Exploiting Modern GPU Architectural Features for Distributed Multi-GPU Graph Analytics

Project contacts: Vishwesh Jatala (vishwesh.jatala@austin.utexas.edu)
Roshan Dathathri (roshan@cs.utexas.edu)

Project description: GPUs have become popular platform for improving the performance of graph analytical systems. However, the real world graph are very large in size and hence they can not processed using the capacity of a single GPU memory. Hence, researchers have focused towards developing distributed multi-host multi-GPU graph analytical frameworks. D-IrGL is one such system that supports multi-host multi-GPU architectures. It uses IrGL[1] generated code to perform computation on each GPU and uses Gluon’s[2] communication optimizations for synchronization among GPUs.

Currently, D-IrGL does not use the features of modern GPU architectures to optimize communication phase. In this project, your objective is to improve the performance the D-IrGL framework by exploiting the following modern GPU architectures:

[1] Asynchronous data transfers and streams within a single GPU.
[2] Virtual memory to support large graphs on a single GPU.
[3] Inter GPU communication without CPU intervention, even among the GPUs located in a single machine and GPUs located across multiple machines. This removes overhead associated with the redundant data transfers through CPU. You can achieve this by NVLink and GPU-Direct RDMA features.

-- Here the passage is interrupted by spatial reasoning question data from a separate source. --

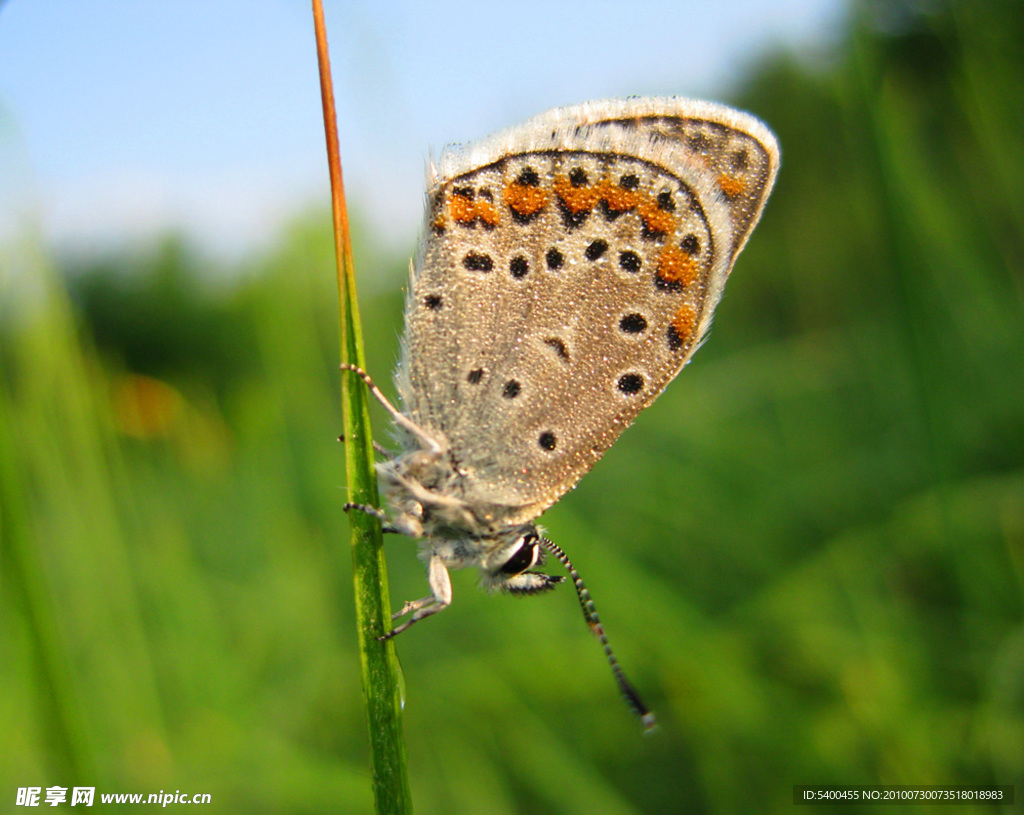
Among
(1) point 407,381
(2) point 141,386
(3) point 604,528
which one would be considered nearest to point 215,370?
(2) point 141,386

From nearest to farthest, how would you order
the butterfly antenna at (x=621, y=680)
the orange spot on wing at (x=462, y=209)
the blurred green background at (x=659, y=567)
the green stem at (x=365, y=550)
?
the green stem at (x=365, y=550), the butterfly antenna at (x=621, y=680), the orange spot on wing at (x=462, y=209), the blurred green background at (x=659, y=567)

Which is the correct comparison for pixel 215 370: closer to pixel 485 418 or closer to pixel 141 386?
pixel 141 386

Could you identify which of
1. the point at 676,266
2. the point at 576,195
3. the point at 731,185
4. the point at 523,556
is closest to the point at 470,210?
the point at 576,195

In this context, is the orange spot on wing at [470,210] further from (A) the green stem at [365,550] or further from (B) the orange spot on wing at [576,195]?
(A) the green stem at [365,550]

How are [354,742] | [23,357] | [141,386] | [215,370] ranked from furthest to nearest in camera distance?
[215,370], [141,386], [354,742], [23,357]

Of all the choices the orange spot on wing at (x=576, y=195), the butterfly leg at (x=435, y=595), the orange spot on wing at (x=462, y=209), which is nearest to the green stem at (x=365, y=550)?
the butterfly leg at (x=435, y=595)

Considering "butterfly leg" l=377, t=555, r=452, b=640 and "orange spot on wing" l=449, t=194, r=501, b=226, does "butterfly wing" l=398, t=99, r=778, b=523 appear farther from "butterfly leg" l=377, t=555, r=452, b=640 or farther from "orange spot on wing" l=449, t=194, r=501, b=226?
"butterfly leg" l=377, t=555, r=452, b=640

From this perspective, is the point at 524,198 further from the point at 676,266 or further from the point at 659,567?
the point at 659,567
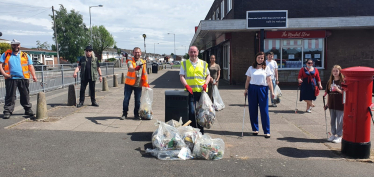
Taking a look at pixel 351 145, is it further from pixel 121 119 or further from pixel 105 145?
pixel 121 119

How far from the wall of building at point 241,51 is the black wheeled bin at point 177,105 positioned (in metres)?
12.3

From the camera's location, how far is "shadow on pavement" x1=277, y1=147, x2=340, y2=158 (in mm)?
5184

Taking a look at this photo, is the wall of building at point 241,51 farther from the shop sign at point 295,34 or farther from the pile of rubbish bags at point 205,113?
the pile of rubbish bags at point 205,113

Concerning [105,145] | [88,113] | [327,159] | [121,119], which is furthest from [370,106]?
[88,113]

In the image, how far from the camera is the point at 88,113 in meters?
8.54

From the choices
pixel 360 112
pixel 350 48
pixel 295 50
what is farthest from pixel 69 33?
pixel 360 112

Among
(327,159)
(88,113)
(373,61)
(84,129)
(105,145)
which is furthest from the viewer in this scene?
(373,61)

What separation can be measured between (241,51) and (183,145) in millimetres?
13360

You will implement this project in D-IrGL (https://github.com/IntelligentSoftwareSystems/Galois). You will be provided with the following hardware resources.

Hardware:

Bridges cluster P100 nodes: 4 machines each with 2 NVIDIA P100 GPUs.
Bridges cluster V100 nodes: 2 machines each with 8 NVIDIA Volta V100 GPUs.
Internal Machine located in UT called Tuxedo: 1 machine with 4 K80 GPUs and 2 GTX 1080 GPUs.

Project deliverables and deadlines:

(Nov 1) Description of project proposal.
(Nov 8) An understanding of the project and source code for implementing your ideas and a collection of the baseline performance results of D-IrGL on the hardware you’re using.
(Dec 6) Extensions to D-IrGL that support the modern GPU architecture features.
(Dec 6) A project report that has your contributions using an ACM conference paper format.

Papers:

[1] Sreepathi Pai, Keshav Pingali: A compiler for throughput optimization of graph algorithms on GPUs. OOPSLA 2016: 1-19

[2] Roshan Dathathri, Gurbinder Gill, Loc Hoang, Hoang-Vu Dang, Alex Brooks, Nikoli Dryden, Marc Snir, Keshav Pingali, Gluon: a communication-optimizing substrate for distributed heterogeneous graph analytics. PLDI 2018: 752-768

[3] Hao Wang, Sreeram Potluri, Miao Luo, Ashish Kumar Singh, Sayantan Sur, Dhabaleswar K. Panda: MVAPICH2-GPU: optimized GPU to GPU communication for InfiniBand clusters. Computer Science - R&D 26(3-4): 257-266 (2011)

[4] Sreeram Potluri, Khaled Hamidouche, Akshay Venkatesh, Devendar Bureddy, Dhabaleswar K. Panda: Efficient Inter-node MPI Communication Using GPUDirect RDMA for InfiniBand Clusters with NVIDIA GPUs. ICPP 2013: 80-89

[5] https://devblogs.nvidia.com/introduction-cuda-aware-mpi/